Il y a trois heures que je suis ici, ma pauvre bonne. Je suis partie (...) dans le dessein de me retirer ici du monde et du bruit jusqu'à jeudi au soir. (...) Mais, ma pauvre bonne, ce que je ferai beaucoup mieux que tout cela, c'est de penser à vous. Je n'ai pas encore cessé depuis que je suis arrivée, et ne pouvant tenir tous mes sentiments, je me suis mise à vous écrire au bout de cette petite allée sombre que vous aimez, assise sur ce siège de mousse où je vous ai vue quelquefois couchée. Mais, mon Dieu, où ne vous ai-je point vue ici? et de quelle façon toutes ces pensées me traversent-elles le coeur? Il n'y a point d'endroit, point de lieu, ni dans la maison, ni dans le jardin, où je ne vous ai vue; il n'y en a point qui ne me fasse souvenir de quelque chose de quelque manière que ce soit; et de quelque façon que ce soit aussi, cela me perce le coeur. Je vous vois, vous m'êtes présente; je pense et repense à tout; ma tête et mon esprit se creusent : mais j'ai beau tourner, j'ai beau chercher; cette chère enfant que j'aime avec tant de passion est à deux cent lieues de moi : je ne l'ai plus. Sur cela je pleure sans pouvoir m'en empêcher; je n'en puis plus(...)"
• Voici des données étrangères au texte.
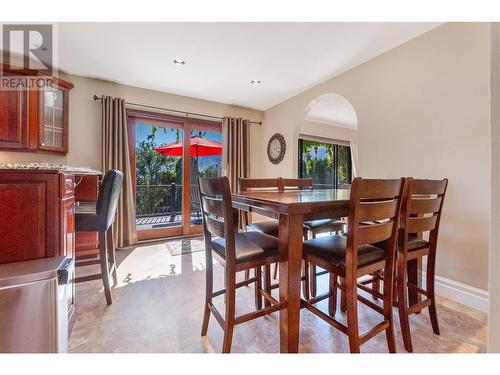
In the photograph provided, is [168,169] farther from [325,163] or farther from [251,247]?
[325,163]

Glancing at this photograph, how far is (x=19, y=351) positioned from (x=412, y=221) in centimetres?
208

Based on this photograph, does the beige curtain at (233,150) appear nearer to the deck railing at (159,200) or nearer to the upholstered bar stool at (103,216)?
the deck railing at (159,200)

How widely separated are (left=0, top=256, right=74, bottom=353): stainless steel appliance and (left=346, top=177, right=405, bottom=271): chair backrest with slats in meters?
1.40

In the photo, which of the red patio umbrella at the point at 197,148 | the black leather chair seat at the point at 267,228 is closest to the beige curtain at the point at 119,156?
the red patio umbrella at the point at 197,148

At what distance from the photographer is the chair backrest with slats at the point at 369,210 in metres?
0.99

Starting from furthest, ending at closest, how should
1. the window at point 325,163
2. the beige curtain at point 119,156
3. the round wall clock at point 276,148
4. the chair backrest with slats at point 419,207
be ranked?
the window at point 325,163, the round wall clock at point 276,148, the beige curtain at point 119,156, the chair backrest with slats at point 419,207

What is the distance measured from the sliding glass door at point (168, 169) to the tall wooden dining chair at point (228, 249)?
8.50 feet

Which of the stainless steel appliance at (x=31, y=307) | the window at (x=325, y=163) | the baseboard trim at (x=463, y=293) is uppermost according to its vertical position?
the window at (x=325, y=163)

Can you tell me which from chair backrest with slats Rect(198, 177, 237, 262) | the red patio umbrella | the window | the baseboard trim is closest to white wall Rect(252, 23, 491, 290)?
the baseboard trim

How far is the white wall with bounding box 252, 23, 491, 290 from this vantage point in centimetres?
169
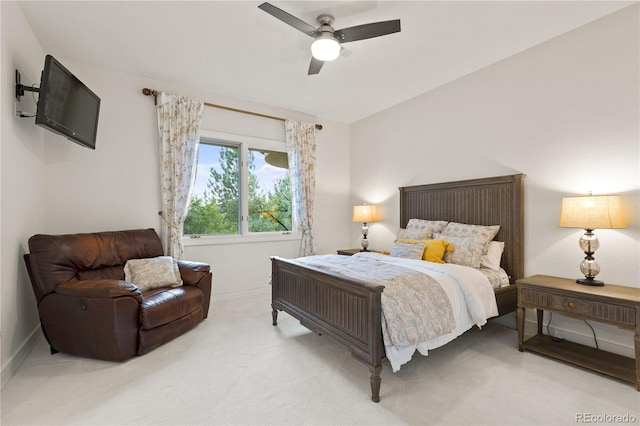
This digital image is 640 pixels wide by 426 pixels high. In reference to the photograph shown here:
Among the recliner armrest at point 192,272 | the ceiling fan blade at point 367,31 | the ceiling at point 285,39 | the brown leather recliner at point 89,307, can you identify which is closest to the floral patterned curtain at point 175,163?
the ceiling at point 285,39

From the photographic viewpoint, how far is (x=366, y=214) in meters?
4.76

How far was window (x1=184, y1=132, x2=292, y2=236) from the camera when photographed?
4.23 meters

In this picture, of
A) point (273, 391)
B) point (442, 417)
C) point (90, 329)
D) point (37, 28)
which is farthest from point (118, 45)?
point (442, 417)

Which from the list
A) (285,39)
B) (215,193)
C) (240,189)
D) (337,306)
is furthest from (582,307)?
(215,193)

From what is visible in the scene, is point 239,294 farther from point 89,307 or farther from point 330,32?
point 330,32

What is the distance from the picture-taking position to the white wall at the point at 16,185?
2.25m

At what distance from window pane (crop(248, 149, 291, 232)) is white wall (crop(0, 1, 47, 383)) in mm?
2444

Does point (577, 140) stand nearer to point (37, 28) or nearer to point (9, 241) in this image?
point (9, 241)

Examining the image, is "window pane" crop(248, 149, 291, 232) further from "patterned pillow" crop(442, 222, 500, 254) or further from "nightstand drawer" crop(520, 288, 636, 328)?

Madame de Sévigné (à Madame de Grignan, sa fille)
Peut-on pleurer un animal très aimé comme l'on pleure sur l'absence de sa fille?
Le chemin de croix de l'amour maternel qu'accomplit Marie de Sévigné à Livry, où les lieux familiers chargés de souvenirs deviennent autant de "stations" crucifiantes, je le fais moi aussi pour Cannelle ma petite chatte, ma "fille", ma beauté, mon feu follet, morte contre moi le 23 mai.
Harcelée, tourmentée par une mémoire fidèle mais qui ne restitue aucune bienheureuse illusion, Madame de Sévigné ne peut plus que ressasser sa souffrance jusqu'au vertige. "je pense et repense à tout". La mémoire involontaire, surgit dans les lieux du bonheur passé, mais elle en marque la fin, l'impossibilité de se consoler et le crève-coeur de se heurter partout aux signes de la dépossession.
adieu, mon coeur. |
sept ans déjà, elle me manque toujours autant.